他是行動力強的人,心中決斷後就立刻離開那間黑窟似的旅店,去城中尋找別的落腳點。
很快看中了一家西式酒店。
如今留洋是個時髦事,有的人認為洋派就等於高級,這種觀點金衹天不能苟同。但這家酒店的外觀確有著明顯的高級,闊大的門庭旁是雜色花崗岩拋光貼面,看得出日日有人擦拭,不見灰塵。
經理殷勤地告訴他:「入住我們這兒吃住就一併解決了,我們後廚的川菜是一絕,吃不慣還有廣東籍廚師可選。一樓也有咖啡簡餐提供。
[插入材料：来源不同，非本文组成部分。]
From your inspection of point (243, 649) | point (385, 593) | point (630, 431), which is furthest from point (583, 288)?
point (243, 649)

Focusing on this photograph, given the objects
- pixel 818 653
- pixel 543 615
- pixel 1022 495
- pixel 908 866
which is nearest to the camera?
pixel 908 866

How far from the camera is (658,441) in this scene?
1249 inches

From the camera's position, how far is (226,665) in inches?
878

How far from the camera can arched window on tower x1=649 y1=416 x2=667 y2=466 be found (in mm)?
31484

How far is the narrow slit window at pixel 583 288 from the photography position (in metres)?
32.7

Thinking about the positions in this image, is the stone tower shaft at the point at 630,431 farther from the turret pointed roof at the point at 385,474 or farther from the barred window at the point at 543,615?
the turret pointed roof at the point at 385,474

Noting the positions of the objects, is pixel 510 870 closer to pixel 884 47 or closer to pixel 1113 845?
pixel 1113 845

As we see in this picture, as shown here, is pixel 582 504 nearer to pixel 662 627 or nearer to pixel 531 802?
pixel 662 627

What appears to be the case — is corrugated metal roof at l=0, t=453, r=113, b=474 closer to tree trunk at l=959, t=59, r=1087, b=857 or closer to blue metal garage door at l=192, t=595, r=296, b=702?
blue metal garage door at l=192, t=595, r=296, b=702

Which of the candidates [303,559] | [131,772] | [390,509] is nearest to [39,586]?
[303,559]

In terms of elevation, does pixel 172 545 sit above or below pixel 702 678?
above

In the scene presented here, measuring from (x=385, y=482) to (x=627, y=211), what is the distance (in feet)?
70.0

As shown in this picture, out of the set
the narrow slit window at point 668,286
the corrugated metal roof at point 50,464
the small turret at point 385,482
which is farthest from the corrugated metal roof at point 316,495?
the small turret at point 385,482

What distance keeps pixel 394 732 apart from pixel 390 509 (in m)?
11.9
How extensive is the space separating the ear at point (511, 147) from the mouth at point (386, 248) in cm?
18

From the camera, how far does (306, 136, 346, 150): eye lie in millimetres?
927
」
他掏出錢夾:「要兩間套房,先定半個月。」
她住一間,他和金沅住一間。其他幾個昔日同僚如今已結伴離去,說要在重慶另謀職業,不知境況如何。
他不急謀事,在北平時他抽空去了趟天津,已把存款悉數取出。英租界裡的房子也租給一歸國海龜,吃瓦片的進帳黃勝男幫他收著,大小姐不會貪他那三瓜兩棗。
大小姐徒有狠厲,謀略不夠。
連杜月笙都要開銀行洗白,她再怎麼橫,黃鈺清留下的名號也不能響一輩子。如果自己當初真留在天津做了上門女婿,現在黃家一定能在正規生意上進帳。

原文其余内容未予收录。